My buddy does very well there with down riggers, dipsies and planer boards depending on what he is targeting and the water temps. He doesn't try for the bass much there. The day I was there was just not a good fishing day, bluebird skies and no wind.


----------



## DougJr. (Dec 1, 2006)

Well I guess this was not a very popular model. No one seems to have one that can answer my question. I still hope some one will be able to solve me problem.
DougJr.


----------



## jlcrss (May 17, 2006)

ESOX said:


> I have been to that resivour, the fishing was ok, the scenery was beautiful. My point is that such arbitrary restrictions needlessly prohibit many, many people who have boats suited for other waters as well from utilizing the resource. Whats next, a restriction on horsepower in cars because too many people spped on the highways?
> Anyhow. When I was there I was visiting a friend who happens to be fortunate enough to own a couple of boats,and one of them was deemed suitable to launch in the res. It worked great for that, and was suitable for a lot of the other small waters and rivers out there. It might be a good multipurpose boat for you too, a 16' Alumacraft Jon boat, 20 hp Merc tiller steer. Good stability, loads of room , good horsepower to speed ratio.

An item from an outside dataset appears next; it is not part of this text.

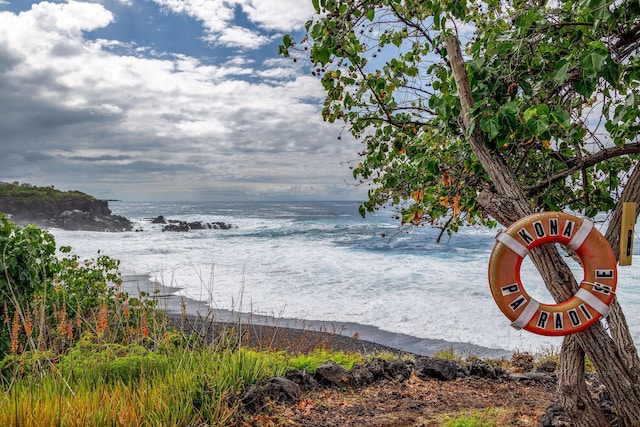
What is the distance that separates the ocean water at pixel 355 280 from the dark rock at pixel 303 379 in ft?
3.07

I am going to agree with you on this one. This seems to a be a blanket fix for a specific problem. In my opinion and smaller motor pushing a heavier boat will use just as much fuel and cause just as much pollution as one that is adequately equipped. Sorry for hi jacking your thread and I don't know much about the boat but I couldnt help commenting on this. Wow is that ridiculous.


----------